Bristol Music - Gig Review - Lisa Mitchell

Wednesday 3rd March 2010 @ Louisiana, Bristol

The glockenspiel provides a sweet but ghostly shivering soundtrack to the tiny rotating ballerina, dressed in a pink little plastic dress, in the open jewellery box. Her glassy and expressionless face stares with silent eyes into her endless future. No-one knows what the ballerina has seen since she was first purchased for a ringletted girl all that time ago. But there’s something wild about the figurine, like she’s lived in a forest with furiously flighty trees and turquoise softly winged insects.
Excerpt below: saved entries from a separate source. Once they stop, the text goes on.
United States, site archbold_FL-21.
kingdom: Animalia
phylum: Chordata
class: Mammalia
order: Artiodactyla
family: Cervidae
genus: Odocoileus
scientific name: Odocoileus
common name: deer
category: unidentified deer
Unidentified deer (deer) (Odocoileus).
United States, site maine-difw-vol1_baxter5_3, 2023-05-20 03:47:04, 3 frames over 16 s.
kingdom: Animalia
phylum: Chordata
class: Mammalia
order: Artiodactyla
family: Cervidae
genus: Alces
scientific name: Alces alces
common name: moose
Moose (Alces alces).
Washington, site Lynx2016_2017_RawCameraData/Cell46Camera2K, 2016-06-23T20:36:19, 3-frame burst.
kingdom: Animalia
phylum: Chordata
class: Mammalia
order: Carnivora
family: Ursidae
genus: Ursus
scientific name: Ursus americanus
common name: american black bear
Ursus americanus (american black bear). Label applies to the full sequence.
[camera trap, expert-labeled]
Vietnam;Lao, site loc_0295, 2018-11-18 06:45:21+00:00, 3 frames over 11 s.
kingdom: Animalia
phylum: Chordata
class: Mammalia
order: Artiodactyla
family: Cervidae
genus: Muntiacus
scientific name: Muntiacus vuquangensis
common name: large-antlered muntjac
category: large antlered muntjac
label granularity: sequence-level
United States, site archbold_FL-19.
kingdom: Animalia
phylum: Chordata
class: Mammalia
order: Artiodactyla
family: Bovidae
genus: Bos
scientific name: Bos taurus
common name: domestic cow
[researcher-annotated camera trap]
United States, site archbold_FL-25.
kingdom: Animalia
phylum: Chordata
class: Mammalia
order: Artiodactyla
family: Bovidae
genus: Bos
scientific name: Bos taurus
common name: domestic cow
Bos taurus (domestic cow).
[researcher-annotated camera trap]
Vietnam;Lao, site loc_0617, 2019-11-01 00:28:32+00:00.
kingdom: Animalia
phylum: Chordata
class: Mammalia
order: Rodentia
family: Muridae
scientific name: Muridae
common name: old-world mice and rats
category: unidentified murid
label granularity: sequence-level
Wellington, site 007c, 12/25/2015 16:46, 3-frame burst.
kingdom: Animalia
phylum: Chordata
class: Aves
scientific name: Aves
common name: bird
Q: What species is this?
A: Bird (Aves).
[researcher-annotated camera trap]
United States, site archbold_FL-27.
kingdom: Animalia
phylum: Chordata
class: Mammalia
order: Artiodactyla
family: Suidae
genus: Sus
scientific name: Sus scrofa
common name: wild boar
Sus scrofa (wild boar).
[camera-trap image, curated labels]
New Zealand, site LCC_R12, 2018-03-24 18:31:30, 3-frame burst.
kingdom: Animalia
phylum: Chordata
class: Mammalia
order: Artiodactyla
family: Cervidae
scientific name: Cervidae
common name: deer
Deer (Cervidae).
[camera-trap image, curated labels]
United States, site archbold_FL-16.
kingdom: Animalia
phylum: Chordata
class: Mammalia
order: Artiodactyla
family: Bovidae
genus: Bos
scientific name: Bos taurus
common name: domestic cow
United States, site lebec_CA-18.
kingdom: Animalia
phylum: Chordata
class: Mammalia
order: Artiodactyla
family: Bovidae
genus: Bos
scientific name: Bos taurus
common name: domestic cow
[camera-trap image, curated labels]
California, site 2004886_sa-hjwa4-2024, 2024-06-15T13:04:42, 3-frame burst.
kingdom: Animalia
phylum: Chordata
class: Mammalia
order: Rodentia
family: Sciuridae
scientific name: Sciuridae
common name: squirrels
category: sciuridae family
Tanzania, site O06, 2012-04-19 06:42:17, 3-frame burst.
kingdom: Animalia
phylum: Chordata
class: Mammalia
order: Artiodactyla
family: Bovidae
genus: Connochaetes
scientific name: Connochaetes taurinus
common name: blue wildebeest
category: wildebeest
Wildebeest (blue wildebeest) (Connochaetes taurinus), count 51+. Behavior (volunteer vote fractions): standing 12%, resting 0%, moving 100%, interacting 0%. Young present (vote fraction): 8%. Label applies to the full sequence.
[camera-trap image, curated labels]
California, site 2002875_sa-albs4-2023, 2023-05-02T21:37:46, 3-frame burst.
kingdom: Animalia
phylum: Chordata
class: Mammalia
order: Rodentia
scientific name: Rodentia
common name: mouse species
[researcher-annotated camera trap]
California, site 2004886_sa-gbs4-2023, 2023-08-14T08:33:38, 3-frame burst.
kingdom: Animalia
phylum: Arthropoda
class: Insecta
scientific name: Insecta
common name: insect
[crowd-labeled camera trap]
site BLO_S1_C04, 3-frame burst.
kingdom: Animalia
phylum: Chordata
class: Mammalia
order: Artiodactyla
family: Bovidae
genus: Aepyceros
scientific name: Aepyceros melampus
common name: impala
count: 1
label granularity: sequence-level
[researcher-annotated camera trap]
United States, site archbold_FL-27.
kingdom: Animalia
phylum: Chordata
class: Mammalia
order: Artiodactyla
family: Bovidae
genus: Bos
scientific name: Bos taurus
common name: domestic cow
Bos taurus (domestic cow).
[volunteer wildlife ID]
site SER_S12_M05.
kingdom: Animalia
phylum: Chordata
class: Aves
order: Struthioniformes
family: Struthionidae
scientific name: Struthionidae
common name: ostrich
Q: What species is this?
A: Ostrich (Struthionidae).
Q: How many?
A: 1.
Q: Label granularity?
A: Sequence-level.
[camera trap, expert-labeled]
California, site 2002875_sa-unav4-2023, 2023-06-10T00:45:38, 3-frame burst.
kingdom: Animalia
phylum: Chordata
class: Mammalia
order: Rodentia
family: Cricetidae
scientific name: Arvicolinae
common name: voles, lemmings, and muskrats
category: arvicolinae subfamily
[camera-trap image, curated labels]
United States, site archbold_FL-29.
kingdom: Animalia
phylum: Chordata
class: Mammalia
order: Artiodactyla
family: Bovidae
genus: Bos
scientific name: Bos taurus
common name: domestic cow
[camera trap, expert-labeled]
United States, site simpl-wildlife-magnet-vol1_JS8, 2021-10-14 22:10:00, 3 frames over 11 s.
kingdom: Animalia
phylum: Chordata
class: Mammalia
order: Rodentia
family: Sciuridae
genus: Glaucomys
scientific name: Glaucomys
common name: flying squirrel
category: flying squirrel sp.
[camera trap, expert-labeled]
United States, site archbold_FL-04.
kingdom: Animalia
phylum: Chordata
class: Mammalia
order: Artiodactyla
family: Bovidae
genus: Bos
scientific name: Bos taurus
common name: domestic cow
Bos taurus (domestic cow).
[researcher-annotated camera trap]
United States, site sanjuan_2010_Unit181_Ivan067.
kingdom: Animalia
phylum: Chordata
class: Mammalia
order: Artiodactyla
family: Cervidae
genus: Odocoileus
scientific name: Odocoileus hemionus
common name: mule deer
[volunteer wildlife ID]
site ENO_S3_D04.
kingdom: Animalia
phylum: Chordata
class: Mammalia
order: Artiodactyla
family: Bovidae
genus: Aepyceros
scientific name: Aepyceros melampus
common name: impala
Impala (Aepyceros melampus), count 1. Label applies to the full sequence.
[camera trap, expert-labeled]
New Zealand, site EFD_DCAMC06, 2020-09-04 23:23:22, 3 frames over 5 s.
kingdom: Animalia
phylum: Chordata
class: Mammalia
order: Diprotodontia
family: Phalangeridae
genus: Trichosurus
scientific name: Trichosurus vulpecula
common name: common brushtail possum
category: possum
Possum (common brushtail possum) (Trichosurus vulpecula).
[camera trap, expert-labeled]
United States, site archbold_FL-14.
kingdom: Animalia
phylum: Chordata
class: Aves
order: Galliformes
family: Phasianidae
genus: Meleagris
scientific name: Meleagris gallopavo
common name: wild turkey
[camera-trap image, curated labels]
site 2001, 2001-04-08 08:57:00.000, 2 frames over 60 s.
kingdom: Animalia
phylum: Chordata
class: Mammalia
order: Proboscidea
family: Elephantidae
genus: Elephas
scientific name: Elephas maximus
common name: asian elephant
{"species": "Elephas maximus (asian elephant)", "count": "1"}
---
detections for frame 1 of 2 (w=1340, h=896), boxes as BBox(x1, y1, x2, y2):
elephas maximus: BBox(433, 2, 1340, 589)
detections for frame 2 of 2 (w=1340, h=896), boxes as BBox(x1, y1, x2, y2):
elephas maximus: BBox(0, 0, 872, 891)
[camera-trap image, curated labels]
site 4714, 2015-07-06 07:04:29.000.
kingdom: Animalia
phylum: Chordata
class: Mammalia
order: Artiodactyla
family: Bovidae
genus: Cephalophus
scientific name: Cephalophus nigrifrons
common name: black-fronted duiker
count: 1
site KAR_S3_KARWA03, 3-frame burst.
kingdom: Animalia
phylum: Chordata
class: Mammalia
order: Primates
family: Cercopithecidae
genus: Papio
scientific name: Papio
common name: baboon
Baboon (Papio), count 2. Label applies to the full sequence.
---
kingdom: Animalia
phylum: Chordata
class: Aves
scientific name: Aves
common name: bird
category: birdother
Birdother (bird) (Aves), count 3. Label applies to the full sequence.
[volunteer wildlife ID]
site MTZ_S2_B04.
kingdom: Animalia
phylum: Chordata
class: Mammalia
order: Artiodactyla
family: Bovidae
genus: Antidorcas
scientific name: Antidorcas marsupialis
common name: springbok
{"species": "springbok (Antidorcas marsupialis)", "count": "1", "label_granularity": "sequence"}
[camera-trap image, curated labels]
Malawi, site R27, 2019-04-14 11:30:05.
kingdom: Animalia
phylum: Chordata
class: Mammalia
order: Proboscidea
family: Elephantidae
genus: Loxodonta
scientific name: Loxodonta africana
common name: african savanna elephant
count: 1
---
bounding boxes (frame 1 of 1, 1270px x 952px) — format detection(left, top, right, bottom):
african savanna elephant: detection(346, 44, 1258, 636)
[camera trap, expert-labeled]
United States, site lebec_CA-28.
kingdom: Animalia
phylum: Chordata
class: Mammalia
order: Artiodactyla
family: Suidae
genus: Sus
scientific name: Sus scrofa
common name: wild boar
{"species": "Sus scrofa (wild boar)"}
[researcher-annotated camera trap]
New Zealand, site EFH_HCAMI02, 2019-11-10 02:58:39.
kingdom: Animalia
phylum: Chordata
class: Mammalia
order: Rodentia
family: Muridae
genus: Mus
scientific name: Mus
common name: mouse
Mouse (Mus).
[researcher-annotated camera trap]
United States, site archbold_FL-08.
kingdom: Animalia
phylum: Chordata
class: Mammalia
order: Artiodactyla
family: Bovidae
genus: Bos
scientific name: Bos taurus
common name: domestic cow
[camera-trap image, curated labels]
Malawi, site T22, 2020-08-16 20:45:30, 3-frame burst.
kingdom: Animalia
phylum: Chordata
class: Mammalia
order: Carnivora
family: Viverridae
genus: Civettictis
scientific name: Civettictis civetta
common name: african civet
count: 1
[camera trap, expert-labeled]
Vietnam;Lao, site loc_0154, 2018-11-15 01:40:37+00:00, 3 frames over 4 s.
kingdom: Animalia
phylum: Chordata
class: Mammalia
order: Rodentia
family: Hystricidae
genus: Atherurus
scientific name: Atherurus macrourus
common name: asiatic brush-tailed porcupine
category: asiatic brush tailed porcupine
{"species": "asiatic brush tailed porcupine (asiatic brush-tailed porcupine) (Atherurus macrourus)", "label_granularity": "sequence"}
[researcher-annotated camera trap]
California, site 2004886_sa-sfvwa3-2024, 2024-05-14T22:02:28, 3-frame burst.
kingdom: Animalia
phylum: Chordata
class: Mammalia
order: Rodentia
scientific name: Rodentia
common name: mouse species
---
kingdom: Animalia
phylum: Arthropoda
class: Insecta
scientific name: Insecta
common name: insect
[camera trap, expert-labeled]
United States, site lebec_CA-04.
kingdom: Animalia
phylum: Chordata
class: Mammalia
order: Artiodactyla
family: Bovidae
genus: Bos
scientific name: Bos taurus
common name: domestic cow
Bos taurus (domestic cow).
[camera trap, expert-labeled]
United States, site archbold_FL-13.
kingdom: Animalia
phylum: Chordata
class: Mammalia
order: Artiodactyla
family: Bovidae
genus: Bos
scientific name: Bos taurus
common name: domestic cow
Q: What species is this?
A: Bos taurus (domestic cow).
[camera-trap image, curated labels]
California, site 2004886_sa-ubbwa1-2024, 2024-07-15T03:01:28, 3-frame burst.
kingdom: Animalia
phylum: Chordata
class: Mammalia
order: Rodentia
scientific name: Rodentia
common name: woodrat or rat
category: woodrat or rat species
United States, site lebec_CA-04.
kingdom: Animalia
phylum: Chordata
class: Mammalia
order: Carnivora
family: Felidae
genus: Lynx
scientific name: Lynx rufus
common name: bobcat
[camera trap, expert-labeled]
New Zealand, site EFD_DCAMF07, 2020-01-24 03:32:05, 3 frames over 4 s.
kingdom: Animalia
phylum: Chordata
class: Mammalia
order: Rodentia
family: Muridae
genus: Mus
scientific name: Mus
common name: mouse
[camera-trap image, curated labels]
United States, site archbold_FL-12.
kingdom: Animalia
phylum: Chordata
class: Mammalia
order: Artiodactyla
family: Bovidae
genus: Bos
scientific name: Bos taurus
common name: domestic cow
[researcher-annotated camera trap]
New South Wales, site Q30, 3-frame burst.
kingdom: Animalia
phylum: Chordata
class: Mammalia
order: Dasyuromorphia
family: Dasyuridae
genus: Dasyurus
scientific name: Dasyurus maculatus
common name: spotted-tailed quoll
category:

Her twinkled, trapped existence, the background music for princesses passed and being born, is a cocoon of escapism for each child she tends to.

Lisa Mitchell is both the ballerina and the child. With the tender, candy voice you could be sitting right within a pear drop. I mean that literally: Reclined on a French, 17th century, grotesquely patterned chair, you take a sip of waterfall before playing tennis with sugar cubes and dancing with migrant jelly babies. For Lisa’s world isn’t just sweeties from the checkout, she is Alice in Wonderland, mystery, fantasy and dark humour, as well as youth and extreme matters concerning beating hearts. Neopolitan Dreams and Coin Laundry lay testament to this.

Quite the opposite of her initial blast to public consciousness. Lisa Mitchell came sixth in Australian Idol 2006 but wait! Don’t let that lead into commercial misconceptions. Lisa, born in England in 1990 before moving to Australia, has her own songs, her own instrumental skills and her own talent. Her often compared, Laura Marling/Imogen Heap voice sounds sweeter than them, but her musical form, although still folky and delicate, is far more haunting. Seeing her tonight at the Louisana; her beautiful voice, savvy attitude, stylish dress sense and girlie/teen shyness/confidence made her songs 3D. She has embraced her little idiosyncrasies, her naivety and passion for writing and combined it with her voice and instruments. This makes for an ultimate belief in herself that comes across on stage. Here she explains her own passage of twirling time, on her website: ‘Usually it’s about losing and then re-finding hope or happiness. Most of my songs are written around that cusp. I guess it’s a survival mechanism for me.’

The only thing, although she was clearly passionate within the performance of each of the songs, it did feel a tad like she was going through the motions. While in contrast, her bassist was almost too enthusiastic with his exaggerated movements - making a bit of a weird juxtaposition. It would also have been nice to see her sing alone a bit more, as sometimes the crashing band, crashed a bit too hard and stamped on her tail. However, she is 19 and was very professional and relaxed on stage, and it was refreshing to see her “being young” donning a little zebra tasselled woolly hat and flitting about. The band were good and she’s doing extremely well. And there’s not a hint of a Cheryl Cole type “creation” about her. She knows she’s got real talent.